C’est ce qui fera dire à Ghassan Jawad, un analyste proche à la fois du CPL et du Hezbollah, que M. Bassil a placé la barre trop haut dans sa guerre déclarée contre M. Hariri. « Il lui sera très difficile de faire marche arrière », commente l’analyste. C’est pour tenter de le convaincre non pas de faire demi-tour, mais simplement de faire preuve d’un peu plus de flexibilité, que le Hezbollah multiplie les efforts de communication avec son partenaire chrétien. Par la même occasion, le parti chiite, dont la relation avec le CPL est en dents de scie depuis quelque temps, voudrait également tenter de combler les failles qui entachent leurs rapports, notamment depuis l’épisode houleux du tracé des frontières maritimes avec Israël et la tentative du CPL d’imposer, via la présidence de la République, un diplomate proche de sa formation pour les négociations à Naqoura.
Hier, l’information sur une rencontre qui aurait eu lieu entre le secrétaire général du Hezb Hassan Nasrallah et M. Bassil a fait le tour des salles de rédaction. Dans les milieux du parti chiite, on ne confirme pas l’information, mais on ne la dément pas non plus. Une source proche du parti affirme toutefois à L’OLJ que les contacts entre le CPL et la banlieue sud n’ont jamais été interrompus. Le Hezbollah, qui souhaite que le processus de désignation du Premier ministre puisse être finalisé demain jeudi, fait de son mieux par ailleurs pour ne pas en arriver à un point de non-retour dans sa relation avec M. Bassil, ajoute cette la source.
Les options du CPL
C’est demain, en tout cas, que le CPL tranchera pour ce qui est de l’attitude à adopter le jour des consultations. Pointés du doigt comme étant les nouveaux obstructionnistes, les aounistes se défendent en accusant M. Hariri d’avoir bluffé et de dire une chose en signifiant son contraire. Ils lui reprochent entre autres de faire planer des zones d’ombre sur la nature du cabinet. « Notre déduction est que M. Hariri se dirige vers la formation d’un gouvernement techno-politique sans l’avouer. Il a tout simplement usurpé la formule de Nagib Mikati (un gouvernement formé de spécialistes et de six figures politiques) pour noyer le poisson et tromper l’opinion », commente le député Eddy Maalouf (Metn) pour L’Orient-Le Jour.
À la veille des consultations, différentes options s’offrent donc aux députés du courant aouniste, dont celle de mettre leur voix à la disposition du chef de l’État pour qu’il fasse son choix en leur nom, une éventualité dont le bloc du « Liban fort » avait discuté la semaine dernière lors de sa réunion hebdomadaire.

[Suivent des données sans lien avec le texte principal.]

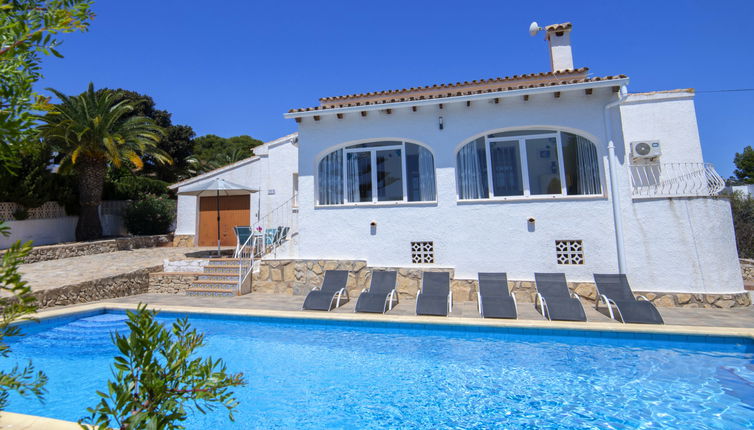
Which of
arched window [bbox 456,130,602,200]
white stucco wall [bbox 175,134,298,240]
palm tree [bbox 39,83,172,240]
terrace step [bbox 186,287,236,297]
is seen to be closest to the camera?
arched window [bbox 456,130,602,200]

Ce scénario rappelle celui de 1998 lorsque les députés prosyriens avaient « endossé » leurs voix au président Émile Lahoud pour qu’il en dispose comme il l’entend lors des consultations parlementaires. Une entourloupe que l’ex-Premier ministre de l’époque, Rafic Hariri, qui était candidat, avait refusée du fait qu’elle était anticonstitutionnelle, se désistant ainsi en faveur de son concurrent, Salim Hoss. En toute logique, Saad Hariri devrait rejeter un tel transfert.
« Saad Hariri, dont la légitimité au sein de sa communauté est déjà écornée, ne peut accepter ce que son père avait refusé », commente M. Jawad qui se dit convaincu que cette formule, si elle devait être adoptée par le CPL, constitue un « problème en puissance » qui envenimera un climat assez électrifié. Sauf que, à l’inverse de la situation dans laquelle se trouvait son père, Saad Hariri pourra refuser les voix des aounistes confiées au président, parce qu’il n’en a pas réellement besoin, parce qu’il dispose déjà d’un paquet de voix substantiel et une vingtaine de voix chrétiennes.

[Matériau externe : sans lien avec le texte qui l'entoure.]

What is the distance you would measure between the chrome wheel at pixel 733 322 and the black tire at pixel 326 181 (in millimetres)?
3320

Le Tachnag, qui a tenu hier sa réunion pour décider lui aussi de l’attitude à prendre jeudi prochain, serait fortement enclin, selon les premières informations, à soutenir la candidature du chef du courant du Futur. Si elle devait se confirmer, cette position viendrait ébranler un peu plus, dira un observateur, la solidité du bloc aouniste dont plusieurs personnalités indépendantes se sont déjà retirées.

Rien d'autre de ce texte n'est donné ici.